Industrial applicability

Can be used for audio object is carried out Code And Decode according to audio coding of the present invention and coding/decoding method and its equipment.

Claims

1. A multi-object audio decoding method, comprising:

receiving a bitstream, the bitstream comprising a downmix signal generated by downmixing N foreground audio objects and background audio objects, and N residual signals generated according to the downmix, wherein the N residual signals correspond to for the N foreground audio objects, and N is an integer; and

using said residual signal to recover said foreground and background audio objects from a downmix signal,

Wherein, the foreground audio object and the background audio object are mono audio objects, and

Wherein, the recovering step includes the following steps:

Using the Mth residual signal corresponding to the Mth foreground audio object among the N residual signals, and the downmix signal of the background audio object and the foreground audio object that has not been restored to restore the Mth of the N foreground audio objects a foreground audio object, and output a downmix signal after restoring the Mth foreground audio object, where M is an integer not greater than N; and

Repeat the following processing in sequence until the N foreground audio objects and the background audio objects are restored: use the M+1th residual signal corresponding to the M+1th foreground audio object among the N residual signals, and the Restoring the M+1th foreground audio object among the N foreground audio objects by using the downmix signal output by the restoring step, and outputting the downmix signal after restoring the M+1th foreground audio object.
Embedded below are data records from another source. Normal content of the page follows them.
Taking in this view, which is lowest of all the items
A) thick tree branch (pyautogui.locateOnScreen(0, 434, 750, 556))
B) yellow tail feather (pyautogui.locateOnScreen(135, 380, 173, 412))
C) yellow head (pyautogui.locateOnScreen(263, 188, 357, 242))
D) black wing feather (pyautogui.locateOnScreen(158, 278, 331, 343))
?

2. A multi-object audio decoding device, comprising:

recovery parts for

receiving a bitstream, the bitstream comprising a downmix signal generated by downmixing N foreground audio objects and background audio objects, and N residual signals generated according to the downmix, wherein the N residual signals correspond to for the N foreground audio objects, and N is an integer, and

recovering said foreground and background audio objects from a downmix signal using said residual signal,

Wherein, the restoration component includes N restorers in a cascaded structure, and

Wherein the Mth restorer among the N restorers uses the Mth residual signal corresponding to the Mth foreground audio object among the N residual signals, and the downmix signal of the background audio object and the foreground audio object that has not been restored , to restore an Mth foreground audio object among the N foreground audio objects, and output a downmix signal after restoring the Mth foreground audio object, where M is an integer not greater than N.